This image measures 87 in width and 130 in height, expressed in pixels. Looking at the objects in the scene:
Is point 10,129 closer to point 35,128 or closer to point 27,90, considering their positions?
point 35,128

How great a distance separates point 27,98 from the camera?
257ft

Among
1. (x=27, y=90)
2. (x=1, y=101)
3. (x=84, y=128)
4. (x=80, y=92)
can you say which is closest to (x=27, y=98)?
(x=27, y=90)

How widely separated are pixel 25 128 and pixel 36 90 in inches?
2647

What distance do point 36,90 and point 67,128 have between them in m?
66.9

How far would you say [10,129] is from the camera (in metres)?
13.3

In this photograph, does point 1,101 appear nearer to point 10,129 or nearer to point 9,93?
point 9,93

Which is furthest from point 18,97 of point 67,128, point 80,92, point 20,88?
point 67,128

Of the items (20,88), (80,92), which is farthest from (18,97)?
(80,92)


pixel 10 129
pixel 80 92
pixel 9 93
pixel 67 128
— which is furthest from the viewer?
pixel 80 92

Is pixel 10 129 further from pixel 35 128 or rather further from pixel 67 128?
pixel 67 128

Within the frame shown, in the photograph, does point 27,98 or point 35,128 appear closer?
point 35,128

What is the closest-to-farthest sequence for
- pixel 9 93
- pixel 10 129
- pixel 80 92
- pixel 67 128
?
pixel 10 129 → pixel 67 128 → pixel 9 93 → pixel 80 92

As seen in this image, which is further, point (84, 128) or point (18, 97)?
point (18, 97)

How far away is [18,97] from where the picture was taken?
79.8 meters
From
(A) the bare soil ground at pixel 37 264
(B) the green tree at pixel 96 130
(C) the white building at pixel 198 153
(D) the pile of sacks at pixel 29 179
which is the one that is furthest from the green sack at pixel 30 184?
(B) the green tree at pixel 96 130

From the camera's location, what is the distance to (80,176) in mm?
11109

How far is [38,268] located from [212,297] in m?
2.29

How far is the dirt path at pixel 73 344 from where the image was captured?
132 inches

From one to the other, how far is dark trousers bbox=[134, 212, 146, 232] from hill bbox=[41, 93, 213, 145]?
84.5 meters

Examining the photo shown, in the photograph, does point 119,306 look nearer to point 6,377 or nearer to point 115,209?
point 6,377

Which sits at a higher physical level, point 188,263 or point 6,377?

**AIM OF THE TASK**
How many lines of the listing above contain the string "appear" with matching case? Reply with the number only.

**CORRECT RESULT**
2